I think these are a little subjective and arbitrary, but also insightful. One core idea is that seeing things from multiple perspectives aids creativity, and so if you can oscillate between the spectrum of personality traits, that helps.
OK so if we fail to cultivate these personality traits, and Creativity is dependent on luck and gatekeepers, what can we do, as individuals? Well, Creativity can only come to “prepared minds,” and it turns out there is lots we can do to prepare our minds (and get in the zone while we’re at it).
Csikzentmihalyi believes it is helpful to take a non-linear view of psychology’s traditional 5-step Creative Process…
- Immerse / prep – can be subconscious – curiosity
- Incubation – ideas churn, making nonlinear connections below threshold of consciousness (which is linear).
- Insight – “Aha!” moment. There may be several!
- Evaluation – Is the idea worth pursuing? Internalized criteria of Domain/Field factor in
- Elaboration – time/work. “Creativity is 1% inspiration 99% perspiration” -Edison.
Just remember that the process is not linear; it’s iterative.
Creativity starts with a problem.

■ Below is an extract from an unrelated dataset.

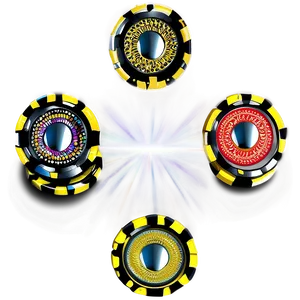 Transparent Casino Chips Png Cok PNG Image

Some problems are “presented” to us, while others are “discovered.” The questions that we come up with for ourselves—and the answers to questions that nobody had ever thought to ask—are often the most Creative.
The most interesting part of Creativity is Incubation time leading up to the insight. We know that we can prepare our minds to come up with ideas by immersing ourselves in knowledge, and we can work hard to realize our ideas, but where does that raw beautiful inspiration come from? This part is kind of a mystery.
Probably like you, I’ve always been baffled by the way that my mind comes up with its best ideas when I least expect them. Like while I’m washing dishes, or riding a bike, or just waking up until I realize I’m late for work and gotta get movin! I was pleased to find some rationale for this in Csikzentmihalyi’s book. Incubation is a time of subconscious thought-simmering. If you need creative inspiration, and you sit in one place and think about it really hard, you’ll just get linear consciousness. Instead, after you’ve disciplined your mind with information, go do something else for a while. Give yourself room for mental meandering without radio/tv/conversation. Do an activity that feels effortless the way that Flow does, like going for a walk or drive, or put yourself into a new environment where something unexpected can enter your subconscious as you sense your new environment. Inspiration comes from the subconscious, which often makes uncensored, irrational connections between disparate ideas. They’re connections that consciousness would reject, but if your subconscious has one that is good enough, it’ll let you know.
I think my subconsciousness already sorta understood these concepts (Flow, the System of Creativity, the complex/paradoxical traits of Creative people, and the Creative Process). But now that my consciousness is more acutely aware of them, I find them very inspiring and will take them into account. Even if Creativity is a role of the dice, Csikzentmihalyi’s book offers great insight for preparing our minds to induce lots of Flow and Happiness. With this in mind, I think we are well-prepared for some truly Creative moments here at ITP!